Generating Images Using Fine-tuned Model

This section explains how to generate images using the fine-tuned model in Google Colab.

Testing the Model

After training is complete, run the next cell to launch a website for testing.

Click on the generated URL after a few minutes.

Image Generation Parameters

Enter "GH conf" as the prompt in the first input field.

Use negative text prompts to exclude specific elements from generated images.

Sampling Steps and CFG Scale

Adjust sampling steps for more iterations when generating images.

The CFG scale determines how closely generated images follow text prompts.

Examples of Generated Images

This section showcases examples of images generated using the fine-tuned model.

Prompt Examples

Examples of prompts used, such as "Mona as a Jedi" or "Mona in a supermarket".

Negative prompts used to exclude certain elements from the images.

Improved Image Quality

Comparison between the non-trained and trained models.

Improved lighting, positioning, and overall image quality with the trained model.

Diversity in Generated Images

Importance of diversity in avatar models to represent everyone.

Examples of diverse images generated using different prompts.

Final Touches and Addressing Mistakes

This section discusses final touches and addressing mistakes in generated images.

Addressing Mistakes

Acknowledgment that generative models may contain mistakes.

Example of an avatar with noticeable mistakes.

The transcript is already in English.

How to Access the Feature

In this section, the speaker explains how to access a specific feature on a website.

Accessing the Feature

Click on the "Image to Image" option at the top of the website.

Replace the prompt with "wool jumper".

Click on "In Paint" and paint the area that needs to be replaced.

Regenerating Brushed Areas

The speaker demonstrates how to regenerate brushed areas for better results.

Regenerating Brushed Areas

Continuously regenerate brushed areas until satisfied with the results.

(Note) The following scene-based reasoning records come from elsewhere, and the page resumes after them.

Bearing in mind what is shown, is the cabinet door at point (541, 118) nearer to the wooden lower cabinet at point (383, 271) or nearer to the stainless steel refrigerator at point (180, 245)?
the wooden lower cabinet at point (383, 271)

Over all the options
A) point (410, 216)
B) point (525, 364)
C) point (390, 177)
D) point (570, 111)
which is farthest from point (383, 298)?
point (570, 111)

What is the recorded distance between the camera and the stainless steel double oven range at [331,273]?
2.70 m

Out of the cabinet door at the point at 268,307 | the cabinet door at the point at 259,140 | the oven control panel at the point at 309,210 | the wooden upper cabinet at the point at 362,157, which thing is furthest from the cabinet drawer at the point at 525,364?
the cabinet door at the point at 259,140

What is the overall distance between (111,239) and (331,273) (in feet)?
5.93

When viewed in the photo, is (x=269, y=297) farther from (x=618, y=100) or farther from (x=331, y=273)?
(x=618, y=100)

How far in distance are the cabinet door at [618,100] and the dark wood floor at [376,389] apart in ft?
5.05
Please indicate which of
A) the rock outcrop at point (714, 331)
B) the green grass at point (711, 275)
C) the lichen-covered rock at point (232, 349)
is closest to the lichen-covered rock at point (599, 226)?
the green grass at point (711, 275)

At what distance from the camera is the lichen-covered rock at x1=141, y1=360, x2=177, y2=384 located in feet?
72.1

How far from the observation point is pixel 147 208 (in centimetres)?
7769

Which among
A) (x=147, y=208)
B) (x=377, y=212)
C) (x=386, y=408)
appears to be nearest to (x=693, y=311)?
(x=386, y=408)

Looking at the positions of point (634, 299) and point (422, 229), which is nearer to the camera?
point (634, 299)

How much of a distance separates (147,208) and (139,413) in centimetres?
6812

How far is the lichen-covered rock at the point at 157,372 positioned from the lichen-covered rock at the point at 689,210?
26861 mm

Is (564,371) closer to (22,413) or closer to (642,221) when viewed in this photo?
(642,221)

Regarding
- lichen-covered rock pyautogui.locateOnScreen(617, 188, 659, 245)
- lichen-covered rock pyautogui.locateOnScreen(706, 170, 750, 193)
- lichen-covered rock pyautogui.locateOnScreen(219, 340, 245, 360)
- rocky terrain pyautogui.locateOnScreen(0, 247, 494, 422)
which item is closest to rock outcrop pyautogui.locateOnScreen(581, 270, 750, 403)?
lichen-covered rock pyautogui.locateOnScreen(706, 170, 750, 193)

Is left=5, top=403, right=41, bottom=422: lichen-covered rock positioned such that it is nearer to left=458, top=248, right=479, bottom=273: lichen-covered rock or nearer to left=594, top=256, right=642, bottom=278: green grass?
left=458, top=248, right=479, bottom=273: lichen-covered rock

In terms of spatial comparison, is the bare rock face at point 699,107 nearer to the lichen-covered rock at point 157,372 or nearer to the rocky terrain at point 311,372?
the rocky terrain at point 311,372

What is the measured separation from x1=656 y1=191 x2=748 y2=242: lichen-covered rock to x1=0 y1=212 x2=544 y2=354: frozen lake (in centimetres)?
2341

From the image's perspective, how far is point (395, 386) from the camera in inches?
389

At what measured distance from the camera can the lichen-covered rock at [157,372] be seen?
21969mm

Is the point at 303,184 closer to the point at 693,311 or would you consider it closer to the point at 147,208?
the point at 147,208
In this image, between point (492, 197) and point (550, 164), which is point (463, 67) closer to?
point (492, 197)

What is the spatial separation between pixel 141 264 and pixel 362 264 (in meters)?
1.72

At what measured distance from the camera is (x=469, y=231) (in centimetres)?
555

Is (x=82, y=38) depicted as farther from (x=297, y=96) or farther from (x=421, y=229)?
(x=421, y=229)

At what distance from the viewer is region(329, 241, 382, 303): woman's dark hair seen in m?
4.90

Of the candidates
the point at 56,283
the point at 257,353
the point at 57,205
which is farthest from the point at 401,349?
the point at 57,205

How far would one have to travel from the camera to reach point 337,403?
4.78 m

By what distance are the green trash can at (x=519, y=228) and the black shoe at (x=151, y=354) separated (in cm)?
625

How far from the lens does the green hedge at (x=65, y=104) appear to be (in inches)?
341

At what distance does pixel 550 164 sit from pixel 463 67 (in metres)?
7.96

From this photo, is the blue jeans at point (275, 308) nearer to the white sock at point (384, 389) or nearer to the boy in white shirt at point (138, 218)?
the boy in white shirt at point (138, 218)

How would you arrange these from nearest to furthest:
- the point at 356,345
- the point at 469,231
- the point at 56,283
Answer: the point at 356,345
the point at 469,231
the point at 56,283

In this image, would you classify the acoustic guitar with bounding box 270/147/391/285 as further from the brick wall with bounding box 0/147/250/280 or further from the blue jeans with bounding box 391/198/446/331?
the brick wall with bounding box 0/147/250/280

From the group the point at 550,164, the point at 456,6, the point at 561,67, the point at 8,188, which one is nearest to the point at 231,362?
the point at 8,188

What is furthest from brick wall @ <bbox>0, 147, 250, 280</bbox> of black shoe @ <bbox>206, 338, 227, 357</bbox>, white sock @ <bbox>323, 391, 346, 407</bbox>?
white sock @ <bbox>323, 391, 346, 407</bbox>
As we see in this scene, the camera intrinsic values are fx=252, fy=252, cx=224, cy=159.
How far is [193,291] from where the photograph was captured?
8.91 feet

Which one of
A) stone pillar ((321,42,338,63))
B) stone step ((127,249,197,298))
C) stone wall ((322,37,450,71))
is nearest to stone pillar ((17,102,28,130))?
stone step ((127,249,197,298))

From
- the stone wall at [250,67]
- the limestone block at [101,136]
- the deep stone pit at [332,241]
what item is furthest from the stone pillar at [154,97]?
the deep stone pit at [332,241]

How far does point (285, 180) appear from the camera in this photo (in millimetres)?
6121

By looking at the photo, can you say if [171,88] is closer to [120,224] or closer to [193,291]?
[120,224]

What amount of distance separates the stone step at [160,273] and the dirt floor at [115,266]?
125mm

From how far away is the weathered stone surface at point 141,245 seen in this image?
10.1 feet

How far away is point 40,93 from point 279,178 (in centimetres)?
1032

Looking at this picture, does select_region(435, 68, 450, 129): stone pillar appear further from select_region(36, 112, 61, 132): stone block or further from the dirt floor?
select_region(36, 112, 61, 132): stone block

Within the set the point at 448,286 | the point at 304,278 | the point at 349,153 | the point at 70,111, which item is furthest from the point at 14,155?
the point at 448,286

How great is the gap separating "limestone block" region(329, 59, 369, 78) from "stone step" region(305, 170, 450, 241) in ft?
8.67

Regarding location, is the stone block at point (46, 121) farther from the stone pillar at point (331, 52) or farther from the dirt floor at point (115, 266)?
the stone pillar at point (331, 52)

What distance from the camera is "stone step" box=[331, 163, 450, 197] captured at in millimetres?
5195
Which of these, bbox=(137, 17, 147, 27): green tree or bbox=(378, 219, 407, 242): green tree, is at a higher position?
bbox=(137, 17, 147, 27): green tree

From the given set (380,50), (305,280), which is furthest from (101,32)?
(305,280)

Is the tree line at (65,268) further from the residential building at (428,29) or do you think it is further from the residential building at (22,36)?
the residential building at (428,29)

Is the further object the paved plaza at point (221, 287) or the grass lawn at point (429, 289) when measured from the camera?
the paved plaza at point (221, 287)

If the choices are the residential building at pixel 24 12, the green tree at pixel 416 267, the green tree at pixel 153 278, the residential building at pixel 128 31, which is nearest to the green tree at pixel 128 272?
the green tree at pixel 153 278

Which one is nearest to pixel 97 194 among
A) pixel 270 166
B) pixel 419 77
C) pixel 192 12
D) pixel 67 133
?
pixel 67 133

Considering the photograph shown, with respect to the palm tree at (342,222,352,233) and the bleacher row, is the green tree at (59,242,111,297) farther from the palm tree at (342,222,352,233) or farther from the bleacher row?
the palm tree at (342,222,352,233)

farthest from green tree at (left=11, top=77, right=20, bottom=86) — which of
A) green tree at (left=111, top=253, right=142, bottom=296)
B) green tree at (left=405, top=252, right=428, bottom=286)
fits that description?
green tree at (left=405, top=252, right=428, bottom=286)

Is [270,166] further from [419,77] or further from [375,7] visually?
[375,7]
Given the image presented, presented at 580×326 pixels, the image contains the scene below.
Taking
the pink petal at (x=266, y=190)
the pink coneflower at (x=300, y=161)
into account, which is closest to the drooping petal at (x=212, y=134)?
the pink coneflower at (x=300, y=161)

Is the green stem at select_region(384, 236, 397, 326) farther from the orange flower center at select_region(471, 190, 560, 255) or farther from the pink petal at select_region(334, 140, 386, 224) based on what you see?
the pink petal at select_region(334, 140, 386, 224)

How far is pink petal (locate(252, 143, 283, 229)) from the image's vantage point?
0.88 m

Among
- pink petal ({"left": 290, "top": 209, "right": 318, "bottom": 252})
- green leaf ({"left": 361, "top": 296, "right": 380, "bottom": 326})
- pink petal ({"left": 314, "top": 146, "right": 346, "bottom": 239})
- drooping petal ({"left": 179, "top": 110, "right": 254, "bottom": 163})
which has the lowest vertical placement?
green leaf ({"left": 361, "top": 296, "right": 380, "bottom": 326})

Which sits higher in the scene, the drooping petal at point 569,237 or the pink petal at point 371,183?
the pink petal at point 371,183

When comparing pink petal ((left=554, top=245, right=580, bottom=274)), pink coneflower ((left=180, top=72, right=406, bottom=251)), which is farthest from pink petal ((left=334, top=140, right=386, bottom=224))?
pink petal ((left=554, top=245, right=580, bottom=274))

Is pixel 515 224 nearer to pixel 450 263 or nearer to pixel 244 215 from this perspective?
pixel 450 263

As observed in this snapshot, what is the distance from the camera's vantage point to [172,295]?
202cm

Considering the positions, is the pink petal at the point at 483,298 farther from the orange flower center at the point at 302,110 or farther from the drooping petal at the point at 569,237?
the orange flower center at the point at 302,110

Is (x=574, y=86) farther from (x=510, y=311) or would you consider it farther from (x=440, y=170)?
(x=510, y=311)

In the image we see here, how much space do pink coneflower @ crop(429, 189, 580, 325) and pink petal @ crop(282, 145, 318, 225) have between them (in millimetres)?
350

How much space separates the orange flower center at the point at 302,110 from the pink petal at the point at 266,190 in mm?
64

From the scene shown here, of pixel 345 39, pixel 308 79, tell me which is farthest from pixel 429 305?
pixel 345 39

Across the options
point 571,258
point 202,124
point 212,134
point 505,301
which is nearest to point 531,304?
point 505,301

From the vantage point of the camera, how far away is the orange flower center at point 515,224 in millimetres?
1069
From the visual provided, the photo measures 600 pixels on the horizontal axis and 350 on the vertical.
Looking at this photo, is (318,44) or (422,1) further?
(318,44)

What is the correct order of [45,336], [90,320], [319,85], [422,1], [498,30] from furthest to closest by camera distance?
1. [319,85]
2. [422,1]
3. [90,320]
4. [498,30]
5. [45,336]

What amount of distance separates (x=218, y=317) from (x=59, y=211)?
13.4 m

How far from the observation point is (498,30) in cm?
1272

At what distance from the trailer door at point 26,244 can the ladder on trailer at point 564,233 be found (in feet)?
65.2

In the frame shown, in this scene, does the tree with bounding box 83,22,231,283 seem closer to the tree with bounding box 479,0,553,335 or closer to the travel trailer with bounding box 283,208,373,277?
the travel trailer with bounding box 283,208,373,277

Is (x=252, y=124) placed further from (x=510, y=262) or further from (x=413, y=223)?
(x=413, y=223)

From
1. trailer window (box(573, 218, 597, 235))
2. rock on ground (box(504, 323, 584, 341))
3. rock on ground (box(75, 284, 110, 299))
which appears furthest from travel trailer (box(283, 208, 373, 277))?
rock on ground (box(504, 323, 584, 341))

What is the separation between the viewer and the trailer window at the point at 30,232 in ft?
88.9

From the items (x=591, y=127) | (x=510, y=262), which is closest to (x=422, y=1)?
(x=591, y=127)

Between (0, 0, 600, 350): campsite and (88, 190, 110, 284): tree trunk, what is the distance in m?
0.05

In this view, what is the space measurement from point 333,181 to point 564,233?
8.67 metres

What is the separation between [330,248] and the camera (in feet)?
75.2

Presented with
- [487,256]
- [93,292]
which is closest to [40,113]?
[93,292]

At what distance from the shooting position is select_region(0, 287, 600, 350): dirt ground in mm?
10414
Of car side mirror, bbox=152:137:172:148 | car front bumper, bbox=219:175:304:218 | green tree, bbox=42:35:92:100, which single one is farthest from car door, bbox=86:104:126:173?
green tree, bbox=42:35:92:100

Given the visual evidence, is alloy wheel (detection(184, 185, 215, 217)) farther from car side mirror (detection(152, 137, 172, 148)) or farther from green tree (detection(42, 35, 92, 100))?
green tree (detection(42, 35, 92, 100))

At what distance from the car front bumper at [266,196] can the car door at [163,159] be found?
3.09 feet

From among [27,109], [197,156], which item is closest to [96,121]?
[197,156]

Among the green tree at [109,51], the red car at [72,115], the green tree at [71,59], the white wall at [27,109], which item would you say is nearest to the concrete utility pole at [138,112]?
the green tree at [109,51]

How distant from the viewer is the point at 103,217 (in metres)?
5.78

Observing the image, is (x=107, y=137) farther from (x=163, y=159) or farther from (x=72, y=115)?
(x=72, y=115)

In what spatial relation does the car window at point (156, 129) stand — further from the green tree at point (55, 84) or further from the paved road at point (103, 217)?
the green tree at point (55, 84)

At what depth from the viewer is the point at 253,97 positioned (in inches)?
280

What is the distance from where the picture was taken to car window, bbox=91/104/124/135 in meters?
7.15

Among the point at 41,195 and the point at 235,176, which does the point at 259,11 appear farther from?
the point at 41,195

Notice significant improvement in the last three images, especially in rendering eyes.

Challenges and Manual Work Involved

The speaker discusses challenges faced during regeneration and emphasizes manual work involved for optimal results.

Challenges and Manual Work

Difficulty in regenerating eyes required trial and error.

Artifacts may appear around painted areas, requiring manual cleanup using tools like Photoshop or Pixelmator Pro.

AI is not a foolproof solution; manual intervention is often necessary for best outcomes.

Upsizing Images Using AI

The speaker introduces upsizing techniques using AI for larger image sizes.

Upsizing Images

Use AI-based upscaling technique available on the same website used earlier.

Click on "Extras", then select "Upscaler 1 SRGA and 4x" option.

Generate an upscaled image four times larger than the original (e.g., from 512 pixels to 2048 pixels).

Retain details even after resizing, achieving almost production-quality images.

Image-to-Image Generation

The speaker explains how to generate variants of an image using an image-to-image technique.

Image-to-Image Generation

Access the same website used previously.

Click on "Image to Image" option.

Enter the desired prompt, but switch a word (e.g., from British male to British female).

Upload the original image and generate variants based on the modified prompt.

Quickly create a diverse collection of people for an avatar library.

Observations and Recommendations

The speaker shares observations and recommendations regarding AI avatars.

Observations and Recommendations

While generating images, the speaker noticed similarities with an actor from "The White Lotus" series, raising questions about whether the AI model was trained on that actor.

The speaker suggests trying out their Figma plugin called "Tiny Faces" or visiting a website called "Tiny Faces" for more AI avatars.

The transcript is already in English.